[Start]

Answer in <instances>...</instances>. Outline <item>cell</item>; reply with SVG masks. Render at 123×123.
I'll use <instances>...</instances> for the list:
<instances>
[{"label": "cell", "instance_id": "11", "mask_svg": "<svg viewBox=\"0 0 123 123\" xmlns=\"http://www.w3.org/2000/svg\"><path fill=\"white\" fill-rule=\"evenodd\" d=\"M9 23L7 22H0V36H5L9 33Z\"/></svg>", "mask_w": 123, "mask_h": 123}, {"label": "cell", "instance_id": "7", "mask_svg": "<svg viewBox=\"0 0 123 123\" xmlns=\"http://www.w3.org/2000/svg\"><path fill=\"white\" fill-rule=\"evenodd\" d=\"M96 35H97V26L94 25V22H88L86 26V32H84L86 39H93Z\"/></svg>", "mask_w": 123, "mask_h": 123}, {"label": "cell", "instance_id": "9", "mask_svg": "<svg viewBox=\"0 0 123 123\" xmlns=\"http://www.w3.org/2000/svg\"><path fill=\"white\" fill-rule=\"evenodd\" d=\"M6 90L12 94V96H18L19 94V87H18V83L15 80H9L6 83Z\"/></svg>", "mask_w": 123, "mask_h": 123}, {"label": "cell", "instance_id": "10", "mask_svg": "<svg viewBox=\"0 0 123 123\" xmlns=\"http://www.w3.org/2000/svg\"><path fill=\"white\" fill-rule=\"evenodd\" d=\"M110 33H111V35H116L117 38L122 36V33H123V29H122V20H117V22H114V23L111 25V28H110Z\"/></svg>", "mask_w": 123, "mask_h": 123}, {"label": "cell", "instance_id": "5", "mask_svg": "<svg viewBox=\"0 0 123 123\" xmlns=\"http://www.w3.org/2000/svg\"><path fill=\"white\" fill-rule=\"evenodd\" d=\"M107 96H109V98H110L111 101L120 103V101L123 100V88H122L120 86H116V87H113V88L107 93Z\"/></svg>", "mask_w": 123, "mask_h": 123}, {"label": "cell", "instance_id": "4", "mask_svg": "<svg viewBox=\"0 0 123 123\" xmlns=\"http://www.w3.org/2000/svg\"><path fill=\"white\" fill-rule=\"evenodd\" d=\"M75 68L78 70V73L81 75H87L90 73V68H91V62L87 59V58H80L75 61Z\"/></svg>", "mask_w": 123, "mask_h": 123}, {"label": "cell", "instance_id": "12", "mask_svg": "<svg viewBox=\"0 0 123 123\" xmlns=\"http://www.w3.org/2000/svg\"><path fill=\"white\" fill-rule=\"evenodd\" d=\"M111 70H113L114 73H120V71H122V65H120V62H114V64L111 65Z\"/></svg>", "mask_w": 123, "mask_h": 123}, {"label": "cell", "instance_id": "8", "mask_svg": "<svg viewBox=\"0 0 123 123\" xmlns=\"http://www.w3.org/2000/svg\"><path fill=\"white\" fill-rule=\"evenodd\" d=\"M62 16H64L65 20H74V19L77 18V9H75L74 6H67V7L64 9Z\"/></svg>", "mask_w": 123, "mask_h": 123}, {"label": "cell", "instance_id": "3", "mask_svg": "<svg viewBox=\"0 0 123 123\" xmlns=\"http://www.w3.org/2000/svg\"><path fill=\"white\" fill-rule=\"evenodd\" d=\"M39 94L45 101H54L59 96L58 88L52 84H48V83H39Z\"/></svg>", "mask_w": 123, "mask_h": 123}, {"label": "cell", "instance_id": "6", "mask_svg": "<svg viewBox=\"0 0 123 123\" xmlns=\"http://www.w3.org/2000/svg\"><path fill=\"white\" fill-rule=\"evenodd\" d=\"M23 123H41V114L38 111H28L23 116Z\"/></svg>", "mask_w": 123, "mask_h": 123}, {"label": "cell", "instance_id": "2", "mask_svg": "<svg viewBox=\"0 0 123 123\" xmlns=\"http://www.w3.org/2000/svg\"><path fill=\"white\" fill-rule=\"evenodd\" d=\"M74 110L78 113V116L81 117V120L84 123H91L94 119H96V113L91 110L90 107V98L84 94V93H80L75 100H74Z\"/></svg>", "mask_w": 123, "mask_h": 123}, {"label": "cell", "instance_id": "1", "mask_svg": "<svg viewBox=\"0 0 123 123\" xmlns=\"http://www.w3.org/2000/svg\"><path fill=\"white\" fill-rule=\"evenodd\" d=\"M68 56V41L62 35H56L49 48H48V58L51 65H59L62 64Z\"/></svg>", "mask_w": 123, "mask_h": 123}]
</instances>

[End]

**What to do**
How many lines of the listing above contain the string "instances"? Reply with the number alone.

**Solution to this problem**
4